Mautic has a very simple mail queue system, whose sending works with a cronjob. More specifically with the cronjob: mautic:emails:send
Mautic is placing the messages to send within a directory that we set up, and when the cronjob starts, the messages are sent with the speed that we set up.
These settings are in the general Mautic configuration, Email settings section, queue settings: https://prnt.sc/12IL9N1
As you see, you can setup the directory path where you would leave the messages by sending (1), number of messages to be sent (2), time to send them (3) ...
With this, Mautic's workload is reduced a bit if you have thousands of emails to send (since they are being sent bit by bit), but still using Mautic resources with the cron, it does not keep in mind queues of others Mautic apps and delay emails sending.
What we think, is that in the part where the directory route is configured, we could put a directory that is controlled by Rabbitmq and at the same time Rabbitmq is integrated with Cloudron Mail.

ACTIVITIES »
1. In the Mautic mail queue text, which cronjob sends the queued messages?
2. Please print the stretch of the Mautic mail queue text from "Mautic has a" through "that we set up.".

RECORDED DATA »
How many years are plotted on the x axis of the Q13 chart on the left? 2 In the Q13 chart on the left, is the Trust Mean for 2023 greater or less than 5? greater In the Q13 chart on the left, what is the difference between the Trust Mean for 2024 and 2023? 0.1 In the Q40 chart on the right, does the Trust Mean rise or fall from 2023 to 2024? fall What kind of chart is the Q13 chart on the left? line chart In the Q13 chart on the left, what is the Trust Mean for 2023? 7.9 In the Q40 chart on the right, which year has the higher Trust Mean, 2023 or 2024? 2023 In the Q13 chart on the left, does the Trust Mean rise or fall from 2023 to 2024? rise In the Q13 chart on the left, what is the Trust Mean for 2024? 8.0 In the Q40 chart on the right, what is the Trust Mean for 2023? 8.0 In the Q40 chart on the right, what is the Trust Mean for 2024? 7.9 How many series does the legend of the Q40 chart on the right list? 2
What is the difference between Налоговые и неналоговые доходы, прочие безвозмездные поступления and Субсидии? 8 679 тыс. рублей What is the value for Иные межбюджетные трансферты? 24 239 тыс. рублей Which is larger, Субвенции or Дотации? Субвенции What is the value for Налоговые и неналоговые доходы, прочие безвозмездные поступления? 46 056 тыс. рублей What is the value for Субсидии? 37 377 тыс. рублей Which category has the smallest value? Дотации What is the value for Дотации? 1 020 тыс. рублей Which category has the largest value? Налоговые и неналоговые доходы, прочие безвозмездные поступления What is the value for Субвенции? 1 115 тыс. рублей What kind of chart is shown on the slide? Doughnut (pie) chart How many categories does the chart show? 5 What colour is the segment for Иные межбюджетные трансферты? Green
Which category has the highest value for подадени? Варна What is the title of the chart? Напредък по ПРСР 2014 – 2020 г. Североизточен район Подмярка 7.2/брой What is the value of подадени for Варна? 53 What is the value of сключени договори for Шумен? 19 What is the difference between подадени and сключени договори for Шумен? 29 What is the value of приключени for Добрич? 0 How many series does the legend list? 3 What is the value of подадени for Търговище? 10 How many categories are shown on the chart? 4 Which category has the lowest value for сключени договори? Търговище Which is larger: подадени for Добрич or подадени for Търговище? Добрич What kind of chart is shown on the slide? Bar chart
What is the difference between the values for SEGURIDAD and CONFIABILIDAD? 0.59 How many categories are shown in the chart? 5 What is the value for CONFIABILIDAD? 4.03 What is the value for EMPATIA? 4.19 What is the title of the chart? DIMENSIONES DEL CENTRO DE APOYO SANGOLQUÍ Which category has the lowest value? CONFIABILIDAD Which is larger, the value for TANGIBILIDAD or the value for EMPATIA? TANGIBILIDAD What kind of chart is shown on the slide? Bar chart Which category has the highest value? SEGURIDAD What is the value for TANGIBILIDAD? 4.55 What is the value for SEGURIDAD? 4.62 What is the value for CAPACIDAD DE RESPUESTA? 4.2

SOLUTIONS TO THE EXERCISE »
1. mautic:emails:send

2.
Mautic has a very simple mail queue system, whose sending works with a cronjob. More specifically with the cronjob: mautic:emails:send
Mautic is placing the messages to send within a directory that we set up, and when the cronjob starts, the messages are sent with the speed that we set up.